The updated Western Solar Plan “represents a compromise that will allow Wyoming to continue to innovate and grow its energy economy while protecting our important conservation resources on BLM-managed public lands,” The Nature Conservancy said in a prepared statement.
he conservancy published a study of the Western Solar Plan revision effort in 2023. “There’s an abundance of low-impact spots for the development of solar energy in Wyoming — more than enough to meet market demand,” TNC’s Wyoming Energy Program Director Justin Loyka told WyoFile at the time.
But whether federal officials fully embraced input from conservation groups and others wasn’t clear during first-blush readings of the final plan on Friday.
“The plan is just really haphazard,” San José State University Professor of Environmental Studies Dustin Mulvaney told WyoFile. “To me, it’s a recipe for more litigation and more lawsuits and more people getting upset just because of the free-for-all-nature of it.”

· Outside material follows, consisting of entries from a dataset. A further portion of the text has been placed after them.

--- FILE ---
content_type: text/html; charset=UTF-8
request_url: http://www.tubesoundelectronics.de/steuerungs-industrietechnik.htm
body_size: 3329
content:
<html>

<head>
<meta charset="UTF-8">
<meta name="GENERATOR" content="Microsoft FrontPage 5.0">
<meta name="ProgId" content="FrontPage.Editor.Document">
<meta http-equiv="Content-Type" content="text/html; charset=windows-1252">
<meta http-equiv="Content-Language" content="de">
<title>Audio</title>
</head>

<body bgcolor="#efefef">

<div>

This map, provided by The Nature Conservancy, depicts areas where the group, during the Bureau of Land Management’s planning process, noted potential impacts to big game migration corridors and crucial winter habitat. The agency largely addressed those concerns in its final plan, according to The Nature Conservancy. (The Nature Conservancy)
It was unclear, Mulvaney said, whether federal officials fully integrated many innovative strategies tested to avoid negative impacts in sensitive landscapes.
Although Interior officials attempted to correct course — learning from mistakes in past sitings of solar energy development in the southwest — the agency strayed into new, dangerous territory when it expanded its solar energy scope to other western states, according to Mulvaney.
For example, one criteria it used to essentially disqualify public lands from being off limits to solar development was the presence of invasive plant species such as cheatgrass. Not only does that overlook other landscape values like wildlife habitat connectivity, such invasive plant species typically spread by following other forms of development like wind farms.
“Because of the presence of cheatgrass, it opens up a lot of those landscapes to solar development,” Mulvaney said. “It’s not thinking about questions about, like, ‘Where might we be interrupting migration corridors and [genetic connections]?’ All these things are connected.”